The down-vote wasn't for posting about his friend's experience. The down-vote was about his friend and also for blaming Dropbox for something that was 100% his friend's responsibility.
Let's bring it down to a "skin in the game experience".
- Save-up $250K
- Invest all of it in a startup
- Hire a couple of programmers to help you out
- None of you setup any local backups
- You choose to rely on web service X for backups
- You don't test anything 'cause everyone is doing it this way
- You still don't have local backups
- A year later something goes wrong and you loose all of your work
- You just lost all of your time, money and the startup tanks
- You go online and blame service X for your loss
Clearly service X had nothing to do with the series of decisions and actions that led to your loss. Your loss was due to "pilot error" and plain-old home-grown incompetence. Nothing more, nothing less. Blaming someone else might feel good, but the reality is that a less-than-professional treatment of the matter is what caused the loss. Service X was just along for the ride.
I quit blaming others a long, long time ago. In my experience you can do forensics in almost all of these situations and identify someone who was either dumb, lazy or incompetent who ended-up giving you the gift of irrecoverable data loss.

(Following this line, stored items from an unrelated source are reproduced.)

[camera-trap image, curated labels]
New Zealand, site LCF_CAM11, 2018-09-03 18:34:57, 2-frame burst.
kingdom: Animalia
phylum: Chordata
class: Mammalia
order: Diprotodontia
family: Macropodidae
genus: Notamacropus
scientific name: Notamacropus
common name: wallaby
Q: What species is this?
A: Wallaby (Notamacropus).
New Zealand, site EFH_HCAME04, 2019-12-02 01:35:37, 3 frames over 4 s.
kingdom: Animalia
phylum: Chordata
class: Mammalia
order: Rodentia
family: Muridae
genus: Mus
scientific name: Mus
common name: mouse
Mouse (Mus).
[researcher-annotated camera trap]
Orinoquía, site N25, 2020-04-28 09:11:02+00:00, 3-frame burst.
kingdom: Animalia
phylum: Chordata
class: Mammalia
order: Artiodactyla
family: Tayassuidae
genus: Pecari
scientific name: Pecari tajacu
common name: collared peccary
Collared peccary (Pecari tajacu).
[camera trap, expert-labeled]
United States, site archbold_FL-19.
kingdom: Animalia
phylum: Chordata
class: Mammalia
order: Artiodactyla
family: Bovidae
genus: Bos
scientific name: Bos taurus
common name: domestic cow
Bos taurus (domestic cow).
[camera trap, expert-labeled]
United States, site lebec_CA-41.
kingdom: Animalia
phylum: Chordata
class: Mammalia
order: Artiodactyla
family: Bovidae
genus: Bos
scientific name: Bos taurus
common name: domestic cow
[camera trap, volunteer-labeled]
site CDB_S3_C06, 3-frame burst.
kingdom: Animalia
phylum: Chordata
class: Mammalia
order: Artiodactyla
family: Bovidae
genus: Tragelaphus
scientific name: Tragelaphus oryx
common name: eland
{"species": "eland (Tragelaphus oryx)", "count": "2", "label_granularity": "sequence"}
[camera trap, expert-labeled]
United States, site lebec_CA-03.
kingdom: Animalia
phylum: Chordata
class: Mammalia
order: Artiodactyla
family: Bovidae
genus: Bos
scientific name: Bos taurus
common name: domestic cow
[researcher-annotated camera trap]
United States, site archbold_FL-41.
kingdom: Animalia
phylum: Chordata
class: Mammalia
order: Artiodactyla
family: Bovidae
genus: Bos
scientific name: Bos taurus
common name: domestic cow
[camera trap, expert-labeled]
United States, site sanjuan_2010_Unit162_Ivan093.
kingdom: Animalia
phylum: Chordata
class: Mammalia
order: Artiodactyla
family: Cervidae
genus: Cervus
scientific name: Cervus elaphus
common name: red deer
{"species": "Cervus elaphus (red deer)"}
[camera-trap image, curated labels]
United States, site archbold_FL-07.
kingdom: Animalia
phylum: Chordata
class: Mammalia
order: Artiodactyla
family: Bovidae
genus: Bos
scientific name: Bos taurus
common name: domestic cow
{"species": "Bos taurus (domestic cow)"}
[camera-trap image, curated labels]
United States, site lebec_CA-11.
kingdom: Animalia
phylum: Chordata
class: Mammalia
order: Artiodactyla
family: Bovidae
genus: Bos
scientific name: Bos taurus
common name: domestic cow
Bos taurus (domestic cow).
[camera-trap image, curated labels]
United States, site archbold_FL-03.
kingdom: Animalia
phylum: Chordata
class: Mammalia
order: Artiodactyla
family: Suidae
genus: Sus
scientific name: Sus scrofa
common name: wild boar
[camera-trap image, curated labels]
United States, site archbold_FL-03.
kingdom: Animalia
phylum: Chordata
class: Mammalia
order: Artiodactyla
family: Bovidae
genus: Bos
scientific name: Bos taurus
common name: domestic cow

Like I said in my original post, I was EXTREMELY lucky to have learned this lesson while in college. I lost six months of work of a project for the Physics department to a drive failure. Horribly painful. Ugly. I am so thankful for having learned that lesson in that context. It would have sucked to have learned it outside of academia and while working on projects where data loss could have resulted in significant financial loss.
My sentiment stands: With local storage being so plentiful and inexpensive these days there is no excuse for not having multiple redundant backups of anything that is important. You can even have a policy of shipping physical redundant backups to another storage location to mitigate the possibility of your local backups being compromised by something like a building-wide fire.
In another post I treat the other fundamental issue of backups over connectivity such as DSL.
I reached out to Dropbox support but got no response yet.